Excerpt from a dataset:
* Start *

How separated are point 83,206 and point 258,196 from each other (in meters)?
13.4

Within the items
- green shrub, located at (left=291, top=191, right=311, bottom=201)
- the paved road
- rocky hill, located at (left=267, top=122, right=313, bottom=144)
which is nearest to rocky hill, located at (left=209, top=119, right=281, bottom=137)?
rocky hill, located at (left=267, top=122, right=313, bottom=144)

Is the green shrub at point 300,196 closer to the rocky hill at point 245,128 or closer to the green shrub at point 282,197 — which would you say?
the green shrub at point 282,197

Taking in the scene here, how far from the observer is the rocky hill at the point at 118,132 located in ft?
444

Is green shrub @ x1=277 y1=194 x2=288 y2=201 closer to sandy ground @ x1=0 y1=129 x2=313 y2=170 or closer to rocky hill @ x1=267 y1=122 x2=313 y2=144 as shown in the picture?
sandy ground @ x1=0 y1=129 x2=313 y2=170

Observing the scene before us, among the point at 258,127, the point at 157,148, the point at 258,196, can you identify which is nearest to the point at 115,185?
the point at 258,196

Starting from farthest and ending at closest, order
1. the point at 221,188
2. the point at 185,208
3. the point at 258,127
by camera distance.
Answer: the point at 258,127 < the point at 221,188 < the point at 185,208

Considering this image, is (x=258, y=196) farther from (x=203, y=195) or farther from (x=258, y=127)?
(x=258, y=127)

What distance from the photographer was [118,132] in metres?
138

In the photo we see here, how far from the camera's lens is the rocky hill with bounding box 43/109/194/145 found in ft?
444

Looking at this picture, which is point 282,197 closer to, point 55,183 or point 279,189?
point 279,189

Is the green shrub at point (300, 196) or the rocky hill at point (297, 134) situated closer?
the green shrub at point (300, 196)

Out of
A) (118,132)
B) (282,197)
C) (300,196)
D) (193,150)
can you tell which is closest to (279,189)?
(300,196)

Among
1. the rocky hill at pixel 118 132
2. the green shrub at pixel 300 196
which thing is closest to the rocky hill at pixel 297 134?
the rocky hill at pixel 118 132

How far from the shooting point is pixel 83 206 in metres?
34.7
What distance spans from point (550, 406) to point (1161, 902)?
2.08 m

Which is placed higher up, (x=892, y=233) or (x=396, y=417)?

* End *

* **Exercise details**
Extract every one of the records above verbatim, reproducing each line unchanged.

* **Response to this exercise**
How separated are point 83,206 and point 258,196 from each other (in meters)?
13.4

Within the items
- green shrub, located at (left=291, top=191, right=311, bottom=201)
- the paved road
- rocky hill, located at (left=267, top=122, right=313, bottom=144)
which is nearest to rocky hill, located at (left=209, top=119, right=281, bottom=137)?
rocky hill, located at (left=267, top=122, right=313, bottom=144)

Is the green shrub at point 300,196 closer to the rocky hill at point 245,128 or closer to the green shrub at point 282,197 — which would you say?
the green shrub at point 282,197

Taking in the scene here, how far from the observer is the rocky hill at the point at 118,132 located in ft?
444

Is green shrub @ x1=277 y1=194 x2=288 y2=201 closer to sandy ground @ x1=0 y1=129 x2=313 y2=170 or closer to rocky hill @ x1=267 y1=122 x2=313 y2=144 as shown in the picture?
sandy ground @ x1=0 y1=129 x2=313 y2=170

Observing the scene before us, among the point at 258,127, the point at 157,148, the point at 258,196, can you identify which is nearest to the point at 115,185?
the point at 258,196

Starting from farthest and ending at closest, order
1. the point at 221,188
2. the point at 185,208
3. the point at 258,127
by camera distance.
Answer: the point at 258,127 < the point at 221,188 < the point at 185,208

Considering this image, is (x=258, y=196) farther from (x=203, y=195) or farther from (x=258, y=127)?
(x=258, y=127)

What distance from the photographer was [118,132] in metres?
138

In the photo we see here, how far from the camera's lens is the rocky hill with bounding box 43/109/194/145 found in ft?
444

Looking at this picture, which is point 282,197 closer to, point 55,183 or point 279,189?
point 279,189

Is the green shrub at point (300, 196) or the rocky hill at point (297, 134) situated closer?
the green shrub at point (300, 196)

Out of
A) (118,132)
B) (282,197)
C) (300,196)
D) (193,150)
can you tell which is closest to (279,189)?
(300,196)

Among
1. the rocky hill at pixel 118 132
2. the green shrub at pixel 300 196
which thing is closest to the rocky hill at pixel 297 134?
the rocky hill at pixel 118 132

How far from the shooting point is pixel 83 206 in metres?
34.7
What distance spans from point (550, 406) to point (1161, 902)?
2.08 m

Which is placed higher up, (x=892, y=233) or (x=396, y=417)?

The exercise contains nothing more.